Disagreements complicate the negotiating position for Republican leaders and the White House, as Democrats see the split as an opportunity to extract more concessions from the PP in the upcoming talks.
“It’s not exactly our strongest hand,” said one Republican senator.
The GOP plan, unveiled by a series of Republican presidents and Senate floor executives Monday night, includes new money for schools, liability protection for hospitals, restaurants and businesses, and another round of direct incentive payments to individuals and families. But disagreements over how to structure additional unemployment benefits and the inclusion of money for a new FBI building at the request of the Trump administration further erode GOP support.
“That’s the starting point,” said Sen. Rob Portman, an Ohio Republican.
Several Republicans also expressed dissatisfaction that there is no new money for state and local governments included in the original bill. This was a top priority for Democrats and PP senators from countries who saw their budgets shrink as a result of closed businesses and declining sales tax revenues.
Republican Sen.

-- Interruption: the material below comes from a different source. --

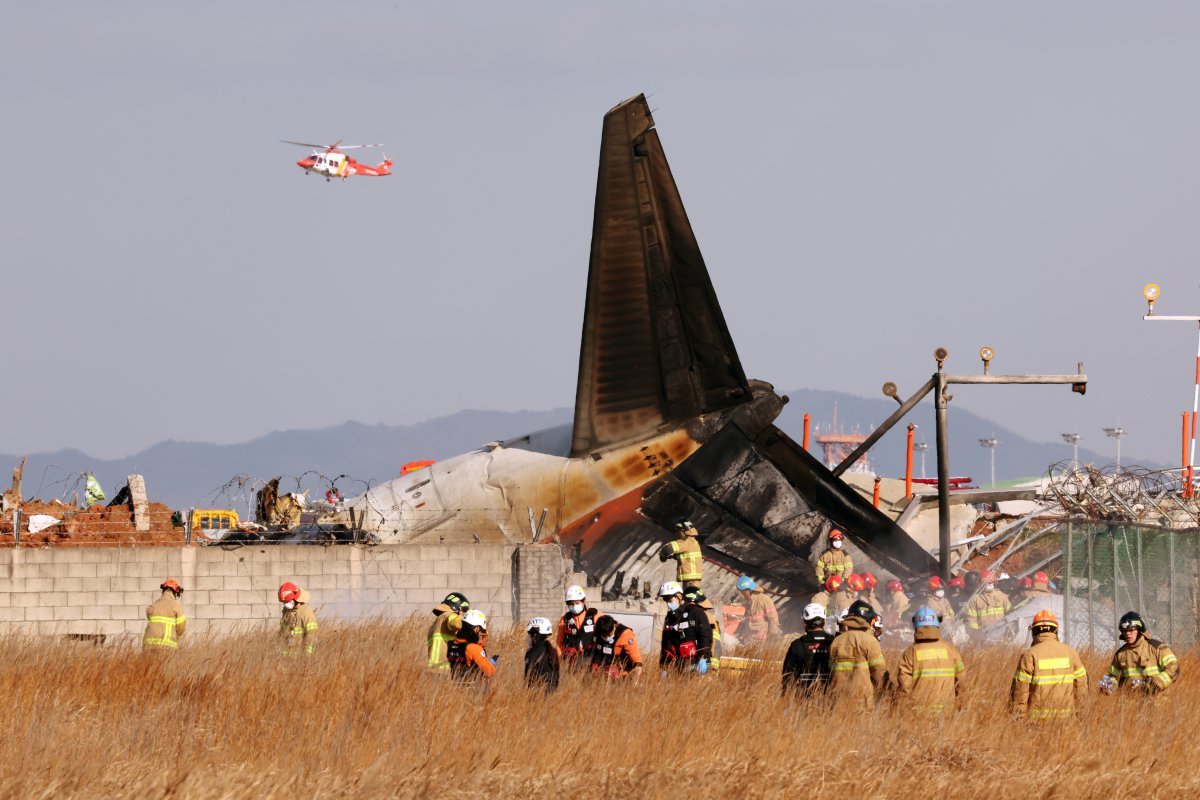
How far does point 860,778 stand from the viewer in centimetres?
1377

Bill Cassidy of Louisiana said he wanted more money for state and local governments, even acknowledging that the PP bill was the beginning of negotiations, not the end.
“Obviously I have advocated for more state and local and I think we will do it at the end of the day,” Cassidy said.
Sen. Lisa Markowski, an Alaska Republican, questioned whether there was enough funding for education in the bill. The GOP proposal includes $ 105 billion for schools, with $ 70 billion earmarked for the transition directly to K-12 education.
“Is there anything enough money at the moment?” she asked.
It is unclear how McConnell will overcome the division. In order to pass something and enter the law, McConnell will need democratic votes. To get them, he will have to make changes that will be lost to the Conservatives, who are already priced at $ 1 trillion.
Meanwhile, Treasury Secretary Steve Mnuchin and White House Chief of Staff Mark Meadows have already begun preliminary talks with Democratic House Speaker Nancy Pelosi and Senate Minority Leader Chuck Schumer. These talks are coming as Republican senators are worried about how Meadows and Mnuchin have negotiated with Democrats in the past.
“I think it’s much better when it comes to members who deal with members, but that seems to be the model we’re in,” a Republican senator said, given the background so he could freely discuss the outlines. of the negotiations. “I’d rather have Republican senators deal with Democrats.”
Manu Raju, Claire Foran and Phil Matting of CNN contributed to this report.